- _Text excerpt_
%%

Let $a=(1234567)$ and $b=(26)(34)$ and let $G = \langle a, b \rangle$. We want to show $|G|=168$. Because $|G|$ divides $7! / 2$, we must have $$|G| = 2^{m_2} 3^{m_3}5^{m_5}7^{m_7}$$ where $0 \le m_2 \le 3$, $0 \le m_3 \le 2$, $0 \le m_5 \le 1$, and $0 \le m_7 \le 1$.

Because $|a|=7$, we must have $7 \mid |G|$, and so $m_7=1$. Let $C_1 = \langle a\rangle$ and note that $C_1 \in Syl_7(G)$

Let us find $n_7$, the number of conjugates of $C_1$ in $G$. Observe \begin{equation*} b a b^{-1} = (1 6 4 3 5 2 7) \notin C_1, \end{equation*} giving the conjugate subgroup \begin{equation*} C_2 = \langle (1 6 4 3 5 2 7) \rangle = \langle (1 2 3 6 7 5 4) \rangle \ne C_1. \end{equation*} The group $G$ acts transitively on $Syl_7(G)$ by conjugation, and this induces a homomorphism $\varphi \colon G \to S_{n_7}$. Note $a C_2 a^{-1} \ne C_2$, and so $\varphi(a)$ is not trivial. Hence $|\varphi(a)|$ must be $7$. Because this is prime, $\varphi(a)$ must be a product of disjoint 7-cycles, one of which moves $C_2$. Thus the iteration $C_{i+1} = a C_i a^{-1}$ will give six more Sylow 7-subgroups $C_3, \dotsc, C_8$; of course, $a C_8 a^{-1} = C_2$ again. I leave these calculations to you. (You need only calculate generators. No need to list out all the elements of each subgroup, because because every elements is a power of the generator.) Becasue $|b|=2$, $\varphi(b)$ is a product of disjoint 2-cylces. We calculate $b C_3 b^{-1} = C_8$, $b C_4 b^{-1} = C_5$, and $b C_6 b^{-1} = C_7$; by definition we also had $b C_1 b^{-1} = C_2$. Because $a$ and $b$ generate $G$, this proves that the orbit of $C_1$ is $\{ C_1, \dotsc, C_8\}$. But the action of $G$ on $Syl_7 (G)$ is transitive, and so $Syl_7(G) = \{C_1, \dotsc, C_8\}$. Therefore $n_7=8$. But $n_7 \mid |G|$ by the Third Sylow Theorem, and so $m_2 = 3$.

%%

- _Material_
%%

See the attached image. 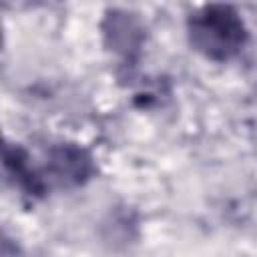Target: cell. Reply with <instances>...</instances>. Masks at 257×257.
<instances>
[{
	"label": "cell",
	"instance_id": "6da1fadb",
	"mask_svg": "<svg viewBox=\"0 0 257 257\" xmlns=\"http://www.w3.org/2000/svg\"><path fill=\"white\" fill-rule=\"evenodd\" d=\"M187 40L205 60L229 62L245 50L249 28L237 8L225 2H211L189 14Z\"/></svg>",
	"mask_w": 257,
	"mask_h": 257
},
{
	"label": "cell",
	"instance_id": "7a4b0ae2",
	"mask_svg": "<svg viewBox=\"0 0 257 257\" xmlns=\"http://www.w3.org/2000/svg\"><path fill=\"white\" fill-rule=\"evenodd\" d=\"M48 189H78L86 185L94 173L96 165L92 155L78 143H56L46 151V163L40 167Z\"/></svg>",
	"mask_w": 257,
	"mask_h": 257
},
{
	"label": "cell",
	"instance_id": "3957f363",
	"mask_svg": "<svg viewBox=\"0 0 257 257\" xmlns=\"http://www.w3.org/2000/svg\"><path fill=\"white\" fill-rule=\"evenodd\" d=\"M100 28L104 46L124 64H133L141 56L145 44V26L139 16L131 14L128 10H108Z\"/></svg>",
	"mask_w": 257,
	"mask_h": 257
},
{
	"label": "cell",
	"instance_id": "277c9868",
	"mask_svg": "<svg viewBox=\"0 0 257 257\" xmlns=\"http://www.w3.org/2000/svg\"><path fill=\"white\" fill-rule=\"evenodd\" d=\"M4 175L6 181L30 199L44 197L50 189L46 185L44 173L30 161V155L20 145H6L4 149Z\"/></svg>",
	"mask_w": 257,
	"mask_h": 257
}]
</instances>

%%
%%

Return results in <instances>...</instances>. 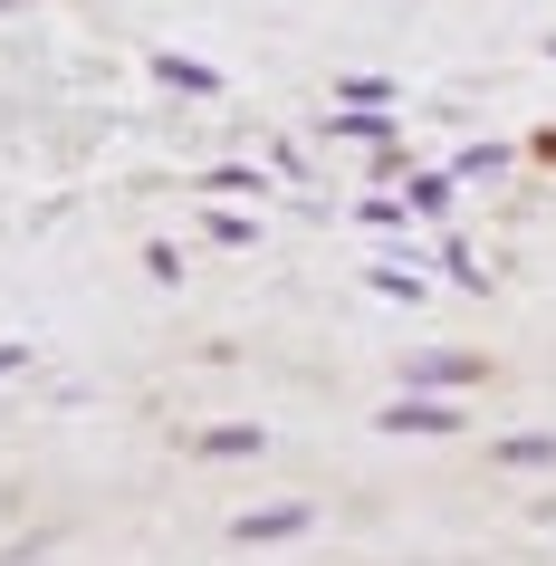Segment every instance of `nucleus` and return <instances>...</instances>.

%%

- _What is expected_
From the group theory proof above, pull out everything from "Let $a=(1234567)$ and" down to "m_7 \le 1$.", word for word.

- _Answer for the task_
Let $a=(1234567)$ and $b=(26)(34)$ and let $G = \langle a, b \rangle$. We want to show $|G|=168$. Because $|G|$ divides $7! / 2$, we must have $$|G| = 2^{m_2} 3^{m_3}5^{m_5}7^{m_7}$$ where $0 \le m_2 \le 3$, $0 \le m_3 \le 2$, $0 \le m_5 \le 1$, and $0 \le m_7 \le 1$.